Con un ritardo imperdonabile, ho appreso della scomparsa di Radu Beligan, tra i più grandi attori della scena europea del XX secolo, il luglio scorso. Beligan, nato nel 1918 a Galbeni, vicino Bacău (Romania), è stato un artista immenso, in teatro, cinema, televisione e radio, un mostro sacro, operativo sino all’ultimo, nonostante l’età, tanto da essere definito nel 2013 “l’attore più anziano ancora in attività”.
Non ho avuto modo di conoscere personalmente Beligan (ho conosciuto invece Grigore Gonta, che lo diresse nel 1998 nel teatrale Nome della rosa al Teatro nazionale di Bucarest, spettacolo cui ho dedicato un libricino), ma di apprezzarlo attraverso le sue performance, le sue interviste e le sue memorie.

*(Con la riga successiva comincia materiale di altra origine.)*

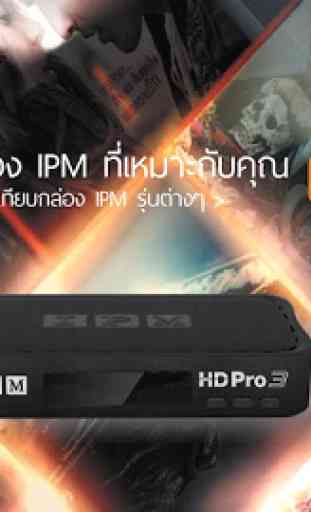 IPMTV 3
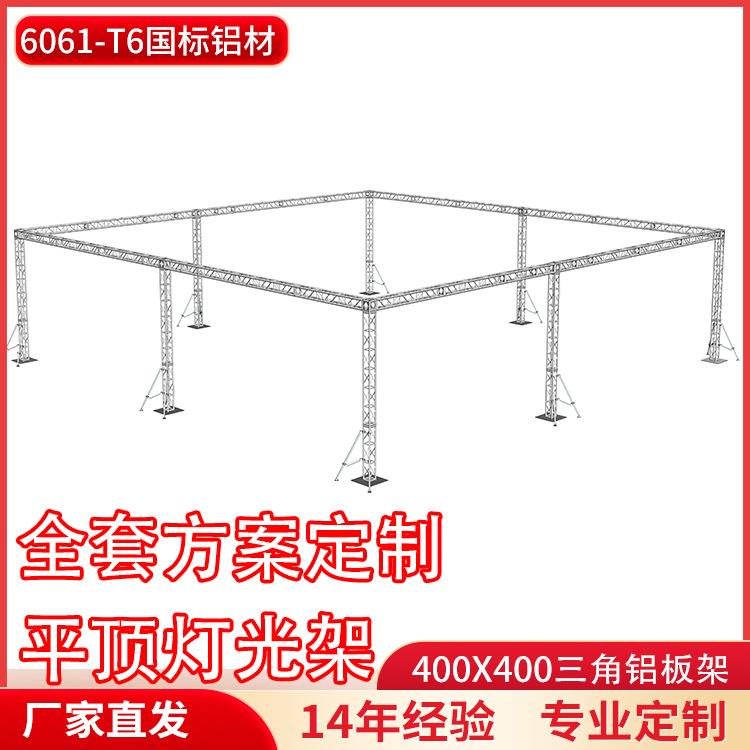 铝合金桁架三角铝板平顶灯光架婚庆喷绘龙门架广告背景架厂家直销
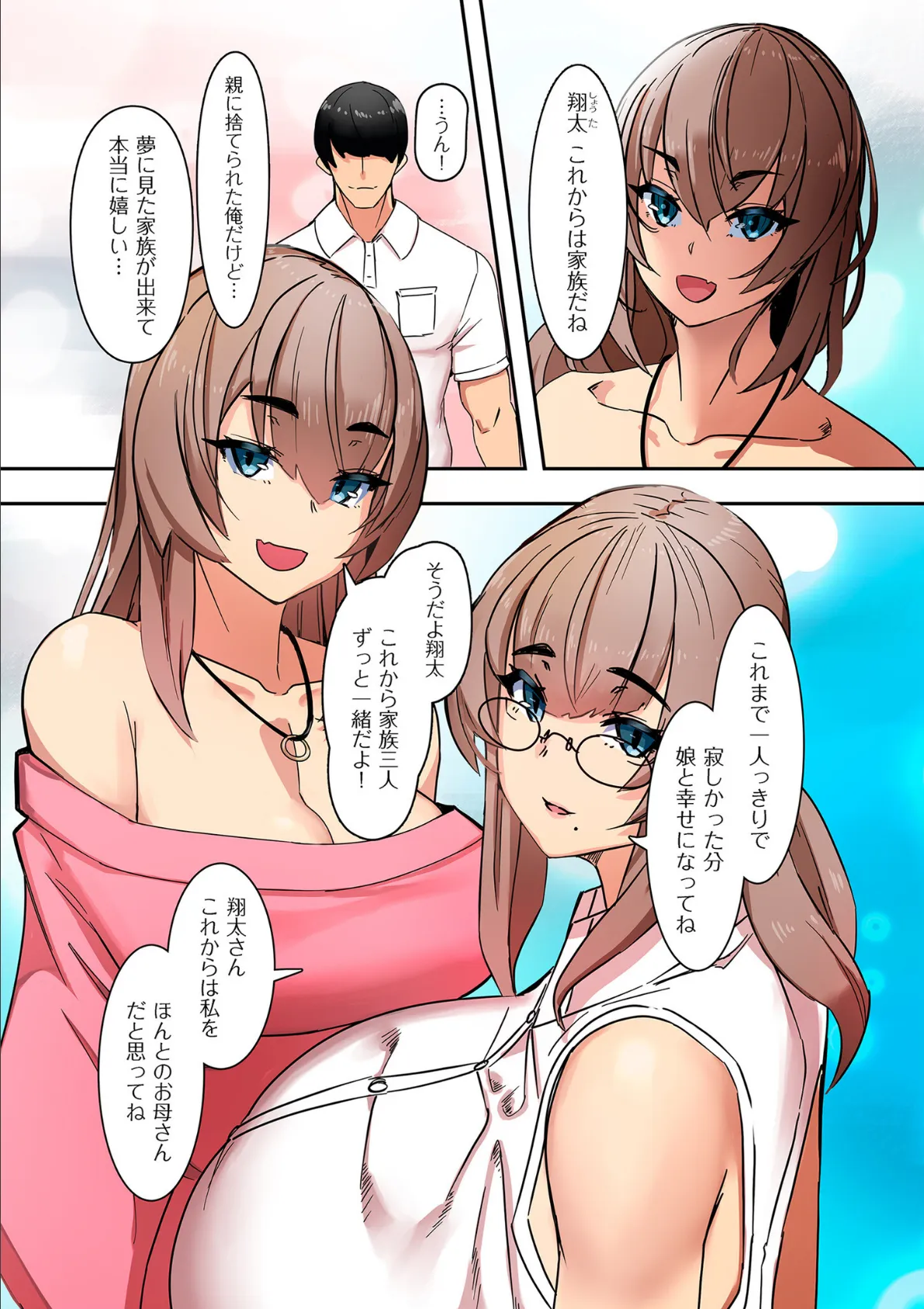 ママハメ!【電子特装版】 9ページ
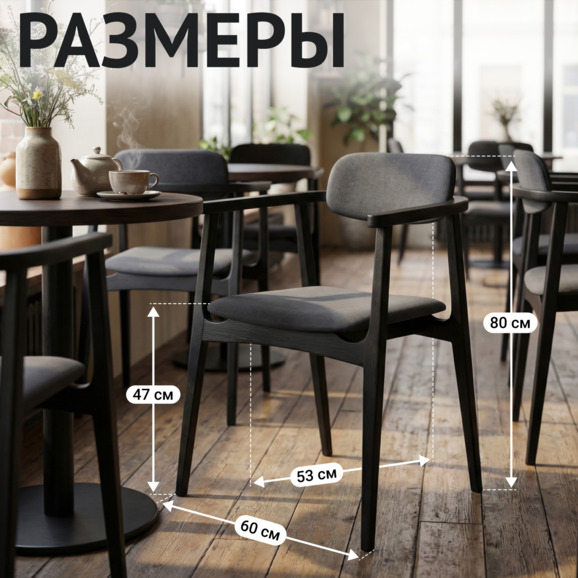 Стул Гави, велюр Велутто 32, каркас бук морилка черная - фото 5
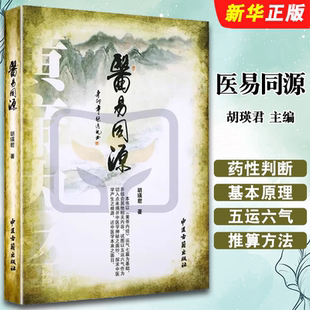 正版医易同源 药物药性的判断及药物的基本原理 中医古籍出版社 胡瑛君主编 中医与易经的关系 五运六气的推算方法教材教程书籍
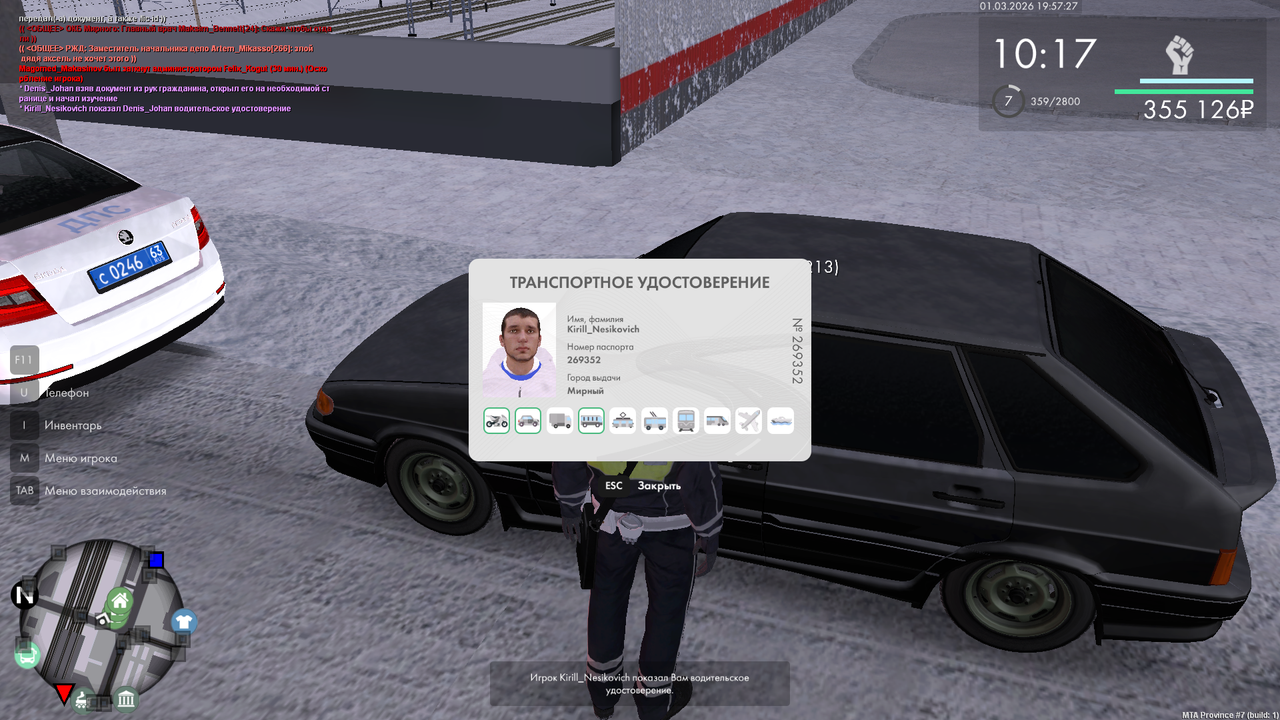 mta screen 2026 03 01 20 57 27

Perché lo voglio ricordare qui? Nella sua sconfinata carriera che va dai primi passi mossi con Ionesco alla messa in scena di tutti i più grandi autori, Beligan è stato anche grande interprete di Eduardo De Filippo. Eduardo è sempre stato molto apprezzato in Romania, basti pensare all’interpretazione di De Pretore Vincenzo o di Pericolosamente di un altro gigante come Toma Caragiu (morto nel terremoto di Bucarest del 1977).
Beligan non poteva che vestire i panni, nel 1981, di Domenico Soriano nella Filumena Marturano per la regia, femminile, di Anca Ovanez Doroșenco. Una interpretazione splendida e difficile, se si considera anche il tema del testo di De Filippo e il contesto sociale e storico della Romania dell’epoca (si pensi alla politica di Ceausescu su gravidanze e aborto).